Solos: A Dataset for Audio-Visual Music Analysis - Experiments

8 Jun 2024


(1) Juan F. Montesinos, Department of Information and Communications Technologies Universitat Pompeu Fabra, Barcelona, Spain {};

(2) Olga Slizovskaia, Department of Information and Communications Technologies Universitat Pompeu Fabra, Barcelona, Spain {};

(3) Gloria Haro, Department of Information and Communications Technologies Universitat Pompeu Fabra, Barcelona, Spain {}.


In order to show the suitability of Solos, we have focused in the blind source separation problem and have trained The Sound of Pixels (SoP) [23] and the Multi-head U-Net (MHUNet) [34] models on the new dataset.

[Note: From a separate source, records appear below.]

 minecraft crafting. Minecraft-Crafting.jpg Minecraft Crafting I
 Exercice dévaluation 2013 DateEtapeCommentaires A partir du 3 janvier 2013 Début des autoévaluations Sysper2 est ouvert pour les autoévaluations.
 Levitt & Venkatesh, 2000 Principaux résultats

We have carried out four experiments: i) we have evaluated the SoP pre-trained model provided by the authors; ii) we have trained SoP from scratch; iii) we have fine-tuned SoP on Solos starting from the weights of the pre-trained model on MUSIC and iv) we have trained the Multi-head U-Net from scratch. MHU-Net has been trained to separate mixtures with the number of sources varied from two to seven following a curriculum learning procedure as it improves the results. SoP has been trained according to the optimal strategy described in [23].

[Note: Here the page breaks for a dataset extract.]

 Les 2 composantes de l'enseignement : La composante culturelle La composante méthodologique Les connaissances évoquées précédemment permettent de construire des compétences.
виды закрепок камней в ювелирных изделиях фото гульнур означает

Evaluation is performed on the URMP dataset [1] using the real mixtures they provide. URMP tracks are sequentially split in 6s-duration segments. Metrics are obtained from all the resulting splits.

A. Architectures and training details

We have chosen The Sound of Pixels as baseline since its weights are publicly available and the network is trained in a straight-forward way. SoP is composed of three main subnetworks: A dilated ResNet [35] as video-analysis network, a U-Net [36] as audio-processing network and an audio synthesizer network. We also compare its results against a Multi-head U-Net [34].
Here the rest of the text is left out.